Raul Seixas, 1983: entre a negação do profeta e a reinvenção no limiar
Disco homônimo marca fase de transição na carreira de Raul, entre o apelo popular e a desconstrução de sua imagem profética.
Por LockDJ
Publicado em 26/04/2025 15:18
Música
Carimbador Maluco era um personagem infantil em meio ao colapso silencioso do artista (Foto: Reprodução)

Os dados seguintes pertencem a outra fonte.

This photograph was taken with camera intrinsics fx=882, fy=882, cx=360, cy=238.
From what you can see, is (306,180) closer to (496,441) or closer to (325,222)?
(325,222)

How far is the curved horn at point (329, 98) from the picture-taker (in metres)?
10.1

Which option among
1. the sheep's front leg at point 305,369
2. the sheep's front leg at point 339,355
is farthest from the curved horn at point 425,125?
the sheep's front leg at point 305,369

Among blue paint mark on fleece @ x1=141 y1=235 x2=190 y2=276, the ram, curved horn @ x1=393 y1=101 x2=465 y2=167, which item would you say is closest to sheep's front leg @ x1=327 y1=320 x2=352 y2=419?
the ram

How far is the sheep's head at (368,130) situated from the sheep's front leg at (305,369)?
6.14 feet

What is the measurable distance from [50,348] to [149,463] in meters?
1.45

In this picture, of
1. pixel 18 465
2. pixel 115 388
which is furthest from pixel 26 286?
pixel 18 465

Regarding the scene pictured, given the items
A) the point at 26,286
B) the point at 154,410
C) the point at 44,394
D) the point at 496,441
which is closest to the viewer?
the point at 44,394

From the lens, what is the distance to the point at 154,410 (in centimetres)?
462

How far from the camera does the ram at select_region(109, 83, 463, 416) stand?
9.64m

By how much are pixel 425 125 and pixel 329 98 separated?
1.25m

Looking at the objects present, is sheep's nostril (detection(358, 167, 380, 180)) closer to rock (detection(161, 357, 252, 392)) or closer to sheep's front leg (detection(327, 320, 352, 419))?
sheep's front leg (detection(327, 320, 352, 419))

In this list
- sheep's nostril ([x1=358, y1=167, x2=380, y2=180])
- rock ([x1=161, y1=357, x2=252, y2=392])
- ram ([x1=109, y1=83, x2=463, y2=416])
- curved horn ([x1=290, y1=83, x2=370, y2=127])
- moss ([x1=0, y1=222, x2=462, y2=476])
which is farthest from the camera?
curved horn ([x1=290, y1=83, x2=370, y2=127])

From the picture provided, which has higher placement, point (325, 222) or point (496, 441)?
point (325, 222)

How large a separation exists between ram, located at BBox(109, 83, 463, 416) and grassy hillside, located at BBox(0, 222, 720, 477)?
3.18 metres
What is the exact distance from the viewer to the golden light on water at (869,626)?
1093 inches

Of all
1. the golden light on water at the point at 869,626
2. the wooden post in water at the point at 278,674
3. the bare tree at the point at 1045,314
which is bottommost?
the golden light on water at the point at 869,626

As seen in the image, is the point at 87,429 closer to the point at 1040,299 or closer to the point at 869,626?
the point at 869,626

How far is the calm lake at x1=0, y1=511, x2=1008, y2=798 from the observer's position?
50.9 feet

Lançado em 26 de abril de 1983, o disco homônimo de Raul Seixas marca um momento decisivo — e conflituoso — na trajetória do artista baiano. Quarenta e dois anos depois, o álbum ainda ecoa como um dos registros mais inquietos do seu catálogo. Um disco que, embora embalado pela leveza aparente de um público infantil recém-alcançado, sustenta nas entrelinhas a crônica de um corpo que já cambaleava entre o desgaste físico e os resquícios de uma mitologia forjada à base de contradição.

 

O álbum entrou no circuito nacional com o suporte da gravadora Eldorado, distribuído pela EMI-Odeon, e vendeu mais de 100 mil cópias, empurrado pela força midiática de "Carimbador Maluco", faixa que se tornaria porta de entrada para um novo público. A performance de Raul no especial da Globo, ao lado da Turma do Balão Mágico e dos Trapalhões, carimbava, literalmente, a tentativa de reconstrução de uma imagem artística mais acessível, menos messiânica, mais pop.

 

Mas o disco vai além do personagem infantil.

 

Gravado após sua mudança para São Paulo, o trabalho surge no contexto de um Raul dividido entre a recusa ao chamado BRock da década de 1980 — que começava a ascender com bandas como Barão Vermelho, Paralamas e Legião Urbana — e a tentativa de reafirmar o “rock de verdade” como uma espécie de guerrilha estética pessoal. Ao mesmo tempo, ele já não desejava manter a figura do profeta libertário dos anos 70, que o consagrou como ícone contracultural.

 

Nesse terreno ambíguo, surgem canções como “Coração Noturno”, que entrou na trilha sonora da novela Louco Amor, e as faixas "Quero Mais", "Babilina" e "Não Fosse o Cabral", que chegaram a ser vetadas pela censura e só foram liberadas após negociações. A presença do controle estatal e da autocensura também tensionam a obra — mesmo quando não há grito, há contenção.

 

O Raul de 1983 estava em transição. O disco capta o início do fim da estrada, quando a pancreatite crônica, as recaídas com álcool e o desgaste emocional cobravam presença. Ele ainda tentava manter alguma estabilidade, dividindo os palcos com o cotidiano familiar, mas a separação com Kika Seixas e o afastamento das apresentações ao vivo nos anos seguintes mostram que essa trégua foi breve.

 

Raul Seixas não é um disco de ruptura, nem de retorno. É um documento — por vezes escorregadio — de um artista cercado pelos fantasmas do próprio legado, tentando remontar-se sem se repetir. A criança que canta junto em Carimbador Maluco talvez não entenda que ali também habita a sombra de um homem cansado, mas essa é justamente a força do álbum: sua capacidade de se fragmentar em versões possíveis.

 

Em um tempo de narrativas excessivamente lineares, Raul ainda escapa por entre os dedos. Como fez durante toda a vida.